Sir Sydney Castle Roberts (3 April 1887 – 21 July 1966) was a British author, publisher and university administrator. He was a well-known and popular figure around Cambridge throughout his life, and was recognised as a publisher of skill and distinction.

Early years 
Roberts was born in Birkenhead, the son of Frank Roberts, a civil engineer. He attended Brighton College and Pembroke College, Cambridge. During World War I, he served as a lieutenant in the Suffolk Regiment and was wounded in the Third Battle of Ypres.

Career 
He was Secretary of Cambridge University Press from 1922 to 1948, Master of Pembroke College, Cambridge from 1948 to 1958, Vice-Chancellor of University of Cambridge from 1949 to 1951, and Chairman of the British Film Institute from 1952 to 1956. He was an author, publisher and biographer and a noted Sherlockian, being president of the Sherlock Holmes Society of London. According to Jon Lellenberg, Roberts is responsible for the popularisation of the Sherlockian game of criticism. He was knighted in 1958.

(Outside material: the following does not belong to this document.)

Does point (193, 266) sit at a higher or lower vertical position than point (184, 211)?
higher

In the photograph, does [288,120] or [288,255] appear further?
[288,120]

The National Portrait Gallery holds three photographic portraits of Roberts by Elliott & Fry, made in 1949.

Personal life

He married, firstly, Irene Wallis (died 1932), daughter of Arnold Joseph Wallis, Fellow of Corpus Christi College, Cambridge. They had two daughters and a son. After her death, in 1938, he married a second time to Marjorie Dykes, widow of Dr Meredith Blake Robson Swann. Roberts was stepfather to Hugh Swann, cabinet maker to Queen Elizabeth II, and of Michael Swann, former chairman of the BBC.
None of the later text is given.